The excavation of the new springbox this area
was a swamp frequented by livestock, now kept at bay by the perimeter
fence. The new springbox doubled the communities' water supply.
Bubba
Walker laying blocks for the new spring box; actually a thirty foot long
horizontal well.
The
finished product...
I
mentioned earlier (under drinking water) some
of the challenges of building and maintaining a pipe network in the third
world. Maruata's supply line was made with PVC irrigation pipe that uses
bell ends with rubber seals instead of glue. This means that there is at
least one leak every 6 meters (20 ft)for 1600 meters (1 mi) of line!
The line is also too small, and we hope to replace it for both these reasons.
However, this is, believe it or not, one of the better systems in the region.
In fact, less than half the water systems in the region work at all. We
may replace the 2" pipe with some of the 13 km of 2.5" pipe which
the government provided a nearby village. Their system, which they put in
at incalculable effort, has never delivered a drop of water. Apparently
the deal is that politicians own the pipe companies, so they are very happy
to give indigenous commodities pipe at government expense, but they don't
care if the resulting system works or not.
At
least half of the water that makes it to the storage tank above the town
is then lost in leaks and overflowing water tanks downstream. We've helped
train some water volunteers to fix leaks in galvanized and PVC, and outfit
houses with valves. Float valves on the private water tanks (shown above)

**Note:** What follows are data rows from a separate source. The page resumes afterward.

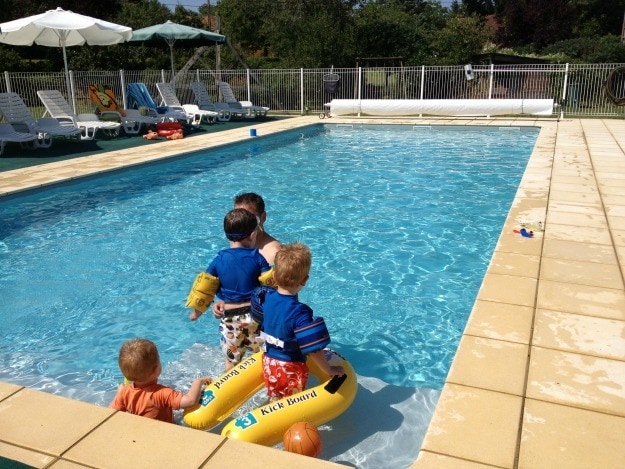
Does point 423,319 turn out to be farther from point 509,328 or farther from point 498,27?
point 498,27

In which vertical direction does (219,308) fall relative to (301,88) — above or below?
below

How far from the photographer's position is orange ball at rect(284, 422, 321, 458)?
2582 mm

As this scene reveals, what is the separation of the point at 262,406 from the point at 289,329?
507 mm

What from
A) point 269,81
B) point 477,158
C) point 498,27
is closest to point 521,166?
point 477,158

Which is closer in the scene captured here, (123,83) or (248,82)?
(123,83)

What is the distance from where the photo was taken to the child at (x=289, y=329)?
262 cm

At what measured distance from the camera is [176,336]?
452 cm

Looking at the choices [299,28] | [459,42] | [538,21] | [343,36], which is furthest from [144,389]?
[538,21]

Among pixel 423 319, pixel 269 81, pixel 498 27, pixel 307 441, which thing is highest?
pixel 498 27

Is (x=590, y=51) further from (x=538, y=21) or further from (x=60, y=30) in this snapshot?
(x=60, y=30)

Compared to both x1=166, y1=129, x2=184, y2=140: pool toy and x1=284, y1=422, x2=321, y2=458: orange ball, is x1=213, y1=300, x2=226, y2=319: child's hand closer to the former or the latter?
x1=284, y1=422, x2=321, y2=458: orange ball

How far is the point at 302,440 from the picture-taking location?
259 cm

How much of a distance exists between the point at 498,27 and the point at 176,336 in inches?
1596

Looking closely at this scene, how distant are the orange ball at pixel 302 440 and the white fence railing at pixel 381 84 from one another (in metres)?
17.7
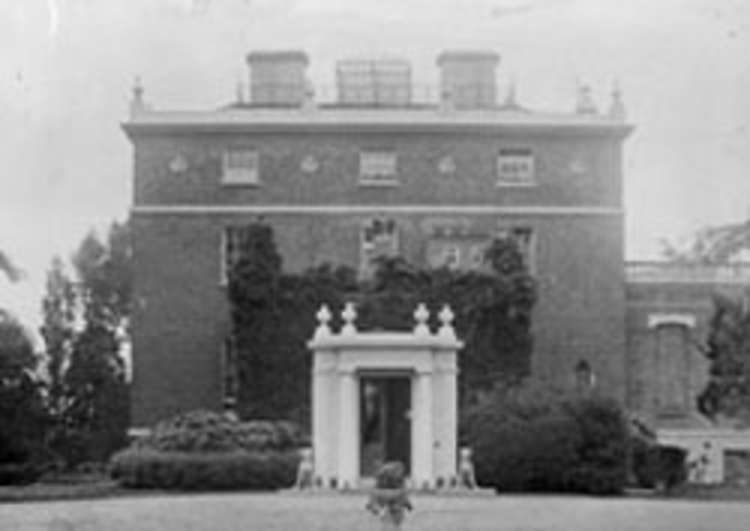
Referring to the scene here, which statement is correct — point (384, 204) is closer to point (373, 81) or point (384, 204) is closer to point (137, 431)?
point (373, 81)

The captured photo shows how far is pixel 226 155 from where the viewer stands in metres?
53.1

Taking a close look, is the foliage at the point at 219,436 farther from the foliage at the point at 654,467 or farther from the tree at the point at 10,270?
the tree at the point at 10,270

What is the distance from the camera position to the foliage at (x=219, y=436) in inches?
1642

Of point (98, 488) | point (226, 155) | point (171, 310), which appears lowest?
point (98, 488)

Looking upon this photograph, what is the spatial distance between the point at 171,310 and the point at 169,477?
13507mm

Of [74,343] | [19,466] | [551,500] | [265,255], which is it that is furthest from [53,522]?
[74,343]

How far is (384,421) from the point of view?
137 feet

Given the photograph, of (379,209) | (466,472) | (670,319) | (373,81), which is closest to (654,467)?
(466,472)

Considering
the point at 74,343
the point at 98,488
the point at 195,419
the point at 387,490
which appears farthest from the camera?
the point at 74,343

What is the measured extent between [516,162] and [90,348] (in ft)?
51.6

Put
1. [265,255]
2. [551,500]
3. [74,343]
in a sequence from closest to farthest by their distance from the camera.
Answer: [551,500] → [265,255] → [74,343]

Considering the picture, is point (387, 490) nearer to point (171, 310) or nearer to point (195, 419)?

would be great, if we could get them to last.
The bike I designed for my use while working on the
water system. It is outfitted with an altimeter and distance meteorite
survey the lines and hooks to carry long pipes for repairs. I later added
bins to carry wrenches and fittings.
Repairing a line to the west half of the village,
which has been dead for two years (it worked for a ten days when it was
first installed). This 6.5 meter (21 foot), 2 inch galvanized steel pipe
is pushing the limit for carrying by this means on the bike, but anything
less is no problem.
Living fence around the El Chorrito spring area
A project to improve water quality from the village spring by excluding animals
and contaminated runoff from the spring area.
This is being done using swales to redirect runoff and a fence with living
posts to keep animals out.
Digging trenches to prevent contaminated surface
runoff from entering the El Chorrito spring complex.
Planting trees along the berms from the trench tailings
will stabilize them against erosion.
When the fence posts rot out, the lline of new trees
will serve as fence posts.
Watershed reserve for El Chorrito spring watershed
A project to improve water quality and quantity from the village spring, provide
a genetic reserve of endangered forest plants and a site for possible eco tourism
by setting aside the watershed of the village springs as an area of no cutting
and no grazing.
One side of the fence may double as a portion of the enclosure for a deer raising
coop. Raising deer instead of beef cattle could help reduce deforestation for
grazing.
Wildcrafted seeds of native hardwoods.
.
A local kid planting seeds along the watershed boundary above his house.
The
view from the ridge above the spring. Note the river bed, which was a
shaded, narrow deep channel before the road and deforestation arrivedit
is now a few hundred meter wide sunbaked sand bar.